Mark Vitner, Senior Economist with Wells Fargo Securities, Charlotte, N.C., said the report shows single-family home building continues to ramp up. “While both single and multifamily starts rose solidly in June, we believe that apartment construction is set to slow,” he said. “Single-family homebuilding has several potent long-term tailwinds behind it. COVID-19 lockdowns have likely encouraged many apartment dwellers already contemplating buying a home to accelerate their timeframe for doing so. More broadly, COVID-19’s severe impact on major metro areas has led some to suggest an oncoming stagnation in urban centers. While these worries may be a bit premature, demographics alone suggest we may continue to see a shift to the suburbs. The movement of folks from higher cost parts of the country to the South, where single-family homes are more affordable and more prevalent, will also boost construction.”
Odeta Kushi, Deputy Chief Economist with First American Financial Corp., Santa Ana, Calif., said home builder optimism has recovered amidst robust demand.
“Pent-up demand from a deferred spring home-buying season and historically low mortgages rates have resulted in a strong V-shaped recovery for the housing market, and builders are taking note,” Kushi said. “While still lower than one year ago, June’s month-over-month rebound in housing permits and starts indicates builders are responding to the need for more homes.”

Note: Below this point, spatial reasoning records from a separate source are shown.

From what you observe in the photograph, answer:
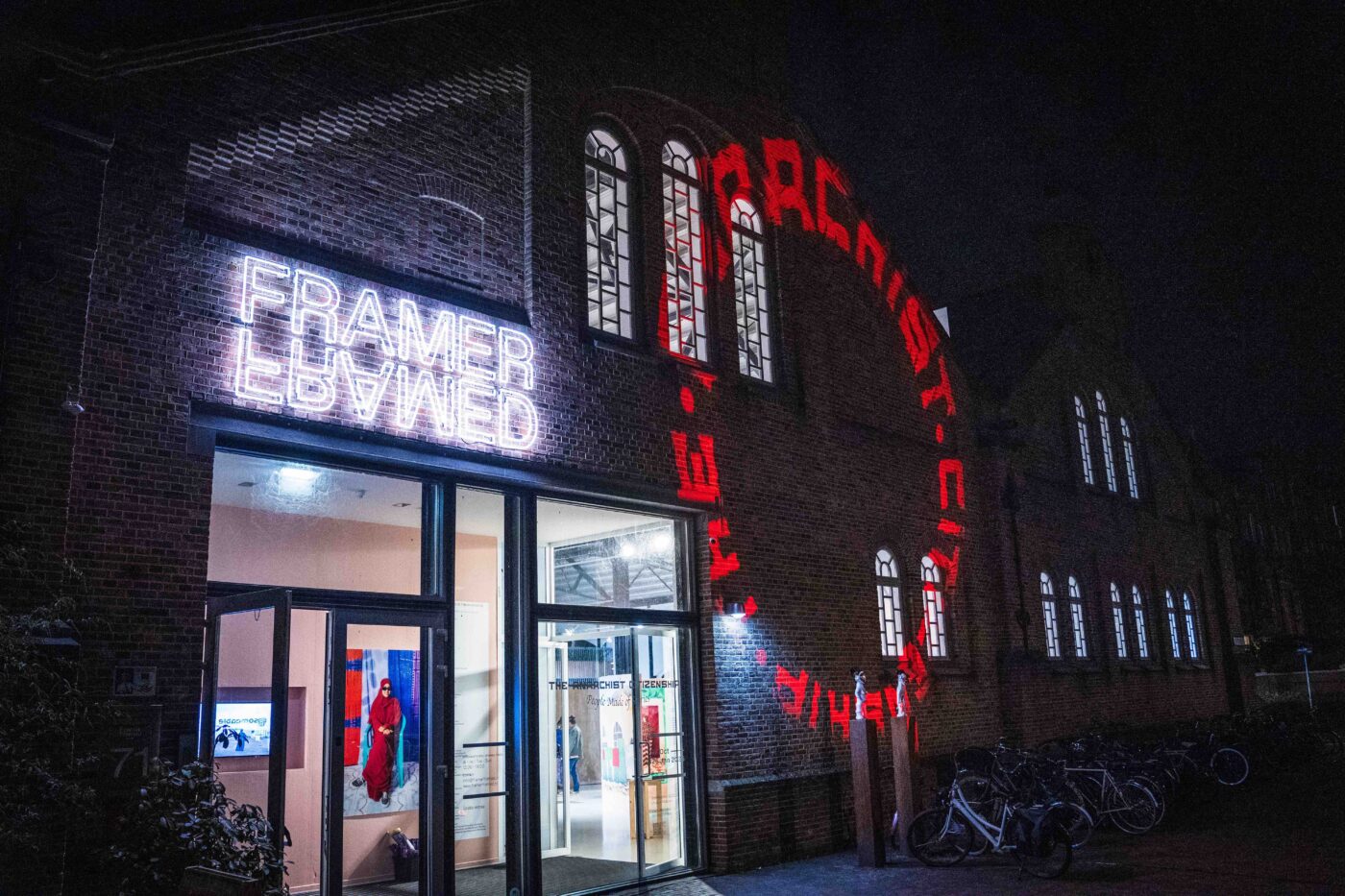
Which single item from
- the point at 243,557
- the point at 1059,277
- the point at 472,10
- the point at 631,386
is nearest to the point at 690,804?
the point at 631,386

Kushi noted, however, record-low mortgage rates are a “blessing and a curse. While low mortgage rates help to reduce the monthly cost of a mortgage and increase your home-buying power, all the existing owners who have refinanced into lower mortgages are less incentivized to move,” she said. “Housing is not like most goods. It has to be ‘better’ than the one the potential buyer currently owns, and when the supply dwindles, it becomes harder to find a better house and easier to just refinance and do a renovation instead. This fear of not being able to find something better, the fact that selling and moving is costly, combined with the fact that one can refinance into an amazingly low rate. Why move?”
Doug Duncan, Chief Economist with Fannie Mae, Washington, D.C., said new single-family sales have outpaced new single-family starts in recent months and the ratio between the two remained at the highest level since 2009 in May. “We expect to see continued strength in single-family starts and a leveling off of single-family sales in the third quarter, bringing that ratio more in line with historical norms,” he said. “A downside risk to our housing starts forecast is building material prices, such as lumber, which have spiked in recent weeks. In early July, the price of lumber reached levels not seen since the surge of 2018.”
The report said privately owned housing units authorized by building permits in June jumped to a seasonally adjusted annual rate of 1.241 million, 2.1 percent higher than the revised May rate of 1.216 million, but 2.5 percent lower than a year ago. Single-family authorizations in June rose by 11.8 percent to 834,000; authorizations of units in buildings with five units or more fell to 368,000 in June, down by 14 percent in May and down by 4.2 percent from a year ago.
HUD/Census said privately owned housing completions in June rose to a seasonally adjusted annual rate of 1.225 million, 4.3 percent higher than the revised May estimate of 1.174 million and 5.1 percent higher than a year ago. Single-family housing completions in June rose by 9.6 to 910,000; the June rate for units in buildings with five units or more fell to 311,000, down by 5.5 percent from June but up by 11.1 percent from a year ago.